§ **PROBLEM**: Beginning with the line where "Of tree @ rect(9, 224, 64, 260)" appears, retype every remaining line of the data below, both the first and last included.

[Spatial questions tied to pictures]

-*-

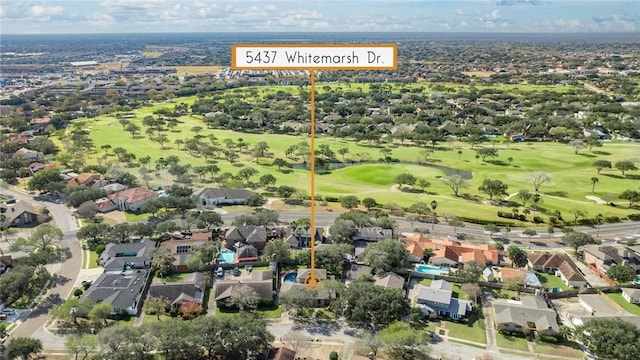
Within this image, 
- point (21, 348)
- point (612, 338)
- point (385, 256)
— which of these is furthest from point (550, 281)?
point (21, 348)

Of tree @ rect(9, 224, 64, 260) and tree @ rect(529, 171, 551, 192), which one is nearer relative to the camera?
tree @ rect(9, 224, 64, 260)

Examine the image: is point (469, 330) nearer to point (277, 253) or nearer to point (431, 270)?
point (431, 270)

-*-

§ **WRITTEN RESPONSE**:
Of tree @ rect(9, 224, 64, 260) and tree @ rect(529, 171, 551, 192), which one is nearer relative to the camera?
tree @ rect(9, 224, 64, 260)

Examine the image: is point (469, 330) nearer to point (277, 253) or nearer to point (431, 270)?
point (431, 270)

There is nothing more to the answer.